In its current iteration, AutoDock 4.2's (AD4) default search function is a Lamarkian Genetic Algorithm (LGA), a hybrid genetic algorithm with local optimization that uses a parameterized free-energy scoring function to estimate binding energy [8, 9]. To perform a ligand-receptor docking experiment, the software accepts as inputs ligand and macromolecule coordinates, and then utilizes the LGA to generate ligand positions and minimize binding energies using precalculated pairwise potential grid maps . Each docking is comprised of multiple independent executions of the LGA, limited to a user specified number of energy evaluations (ga_evals) or generations (ga_num_generations). The individual LGA executions (ga_runs) are clustered and ranked to generate the final docking result.
While AD4 has been widely used for virtual screening, one limitation to its usefulness is its docking speed [11, 12]. A potential way to increase AD4 performance is to parallelize aspects of its execution. Trends in processor architecture (multicore and multithreaded), and the increasing importance of highly parallel hardware such as graphics cards in scientific computation, underscore the importance of optimizing applications for parallel workloads. AD4 is a serial application not originally designed for computational clusters or to take advantage of parallel processing. There have been several previous efforts to parallelize aspects of AD4 and enable its use on high performance clusters, including: DOVIS and DOVIS 2.0 (Linux/UNIX clusters), Dockres (Linux/UNIX clusters), VSDocker (Windows clusters), and recently Autodock4.lga.MPI (an MPI implementation of Autodock4) [13–17]. In general, these programs either encapsulate AutoDock in code wrappers or supply scripts that automate aspects of the preparation, distribution, execution and load balancing of AutoDock on clusters. DOVIS 2.0 uses multithreading or SSH for cluster execution, while VSDocker utilizes MPICH2 or MSMPI for cluster communication [14, 16]. Dockres runs in conjunction with several different cluster queuing systems, as does DOVIS 2.0 [15, 16]. One challenge in parallelizing AutoDock for a cluster environment is that the program can generate significant network I/O during the loading of grid maps at the beginning of each docking, and when writing log files as dockings finish. Though log file writing can not easily be avoided, reuse of grid maps is a possibility as the majority of grid maps will be the same in each docking. One potential solution, if sufficient RAM is available, is to keep the grid maps in memory. This approach was used in both DOVIS and Autodock4.lga.MPI (with maps repackaged into an efficient binary format), with significant decreases in I/O observed when grid maps are loaded only once for each node [13, 17].

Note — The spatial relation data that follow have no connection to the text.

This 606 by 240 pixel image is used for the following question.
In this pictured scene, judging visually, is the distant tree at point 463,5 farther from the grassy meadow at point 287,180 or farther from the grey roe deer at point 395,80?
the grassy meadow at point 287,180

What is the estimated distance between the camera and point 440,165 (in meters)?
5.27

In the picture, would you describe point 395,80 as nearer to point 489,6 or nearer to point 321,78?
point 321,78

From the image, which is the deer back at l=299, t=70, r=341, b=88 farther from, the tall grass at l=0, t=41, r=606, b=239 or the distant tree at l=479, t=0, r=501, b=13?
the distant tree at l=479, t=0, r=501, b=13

In addition to optimizing AutoDock's execution on clusters, several previous efforts parallelized individual dockings. In a standard docking, the most time intensive task is the repeated execution of AutoDock's LGA, which is run tens or hundreds of times with identical structure files, grid maps and parameters. The LGA was the focus of parallelization efforts by Thormann and Pons, who parallelized the LGA of AutoDock 3.0 using OpenMP, and Khodade et al., who parallelized AutoDock 3.0 and a beta version of AutoDock 4.0 using MPI [18, 19]. These approaches both resulted in a significant increase in AD4 execution speed, with Thormann and Pons reporting an approximately 95% × N(where N = 8) speedup, and Khodade et al. observing near linear speed increases on a 96-core POWER5 system [18, 19].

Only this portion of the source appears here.